René Marcel Gerald Anthony Heyde (born 1954) is a New Zealand former track cyclist. After a difficult time as a youth, he started track cycling in 1971 and only narrowly missed going to the Munich Olympics the following year. He won a bronze medal at the 1974 British Commonwealth Games in his home town, Christchurch.

==Early life==
Heyde was born in 1954 and grew up in Christchurch, where he had a difficult childhood. His parents split when he was young. Aged 9, he and his two younger brothers stayed at the Christchurch respite centre. Aged 10, the brothers were uplifted from his father by police, to be cared for in welfare homes for the next four years. Heyde went to 14 different schools before he dropped out.

==Cycling career==
While he was at Christchurch Boys' High School, Heyde was stroke for their rowing eight. He competed in road cycling in 1970 but did not make an impression. While in Year 12, he started track cycling on 23 January 1971 and within four weeks, he managed to win Canterbury championship medals. Heyde was in contention for the New Zealand track cycling team for the 1972 Summer Olympics. Four of the five competitors had been chosen already at trials in Christchurch, and Heyde was invited to the final trials on 18 March 1972 in Wanganui the following weekend. As Heyde had crashed at the Christchurch trials and was injured, Neil Lyster received a last-minute invitation although Heyde had outperformed him in Christchurch. Whilst Heyde did ride in Wanganui and Lyster did not, Lyster was chosen ahead of Heyde to join the Olympic team.
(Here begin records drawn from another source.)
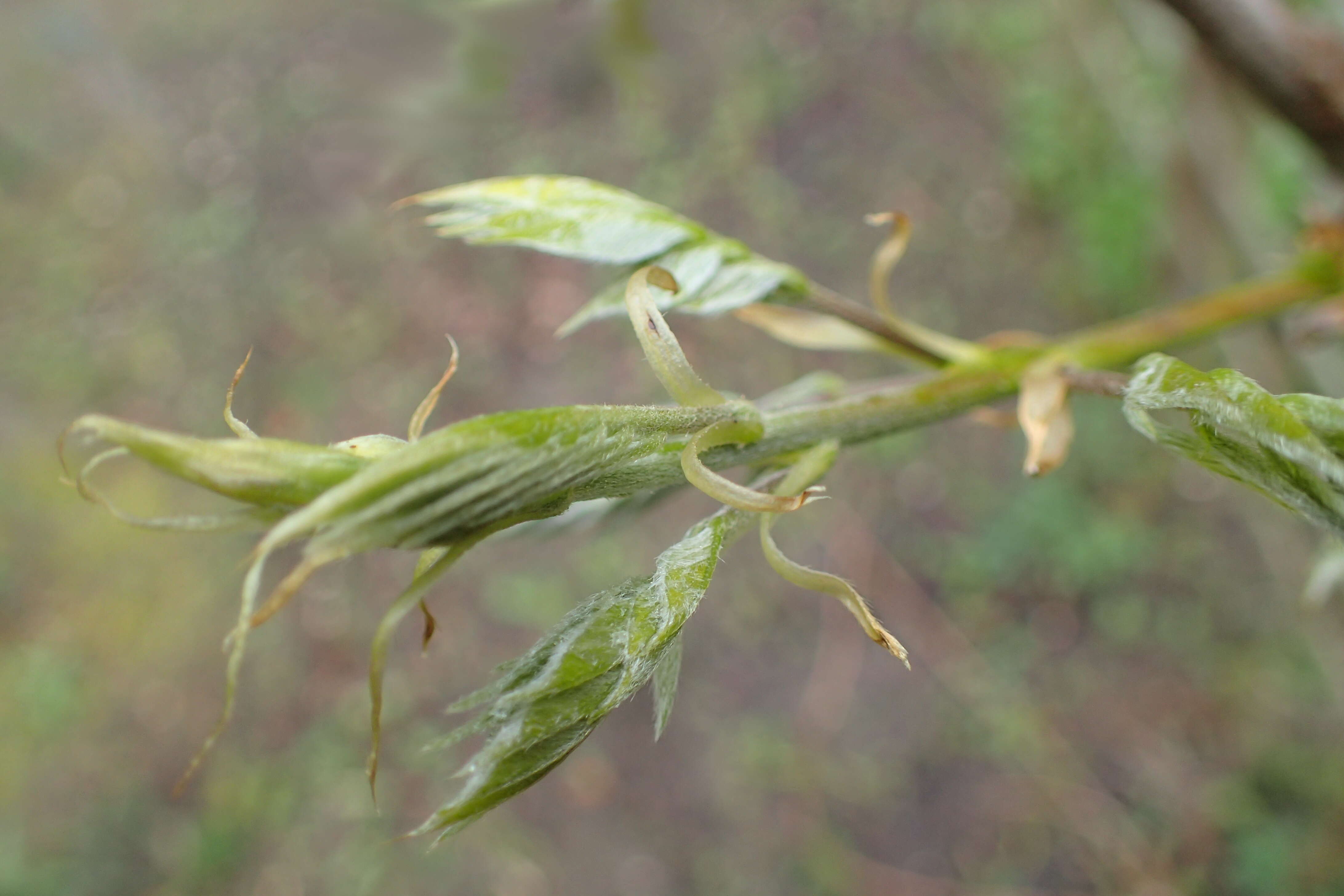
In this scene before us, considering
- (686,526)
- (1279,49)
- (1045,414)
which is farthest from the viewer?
(686,526)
Heyde won the 1973 national championship in 4000 m individual pursuit. At the 1974 British Commonwealth Games in Christchurch, he won the bronze medal in the men's 4000 m team pursuit, alongside Paul Brydon, Russell Nant and Blair Stockwell. At those games, he also competed in the men's 1 km time trial, recording a time of 1:12.16 to finish fourth, 0.01 s behind the bronze medallist, Ian Hallam.

By 1975, Heyde had switched from cycling to road running.

==Later life==
In later life, Heyde was a community work supervisor. At age 70, Heyde stated that the child trauma of an uncertain future has never left him, and he expects the dread will always stay with him.

From 1 August 2024, Heyde is planning to ride 4000 km from Perth to Geelong as a fundraiser for the Cholmondeley Children's Centre.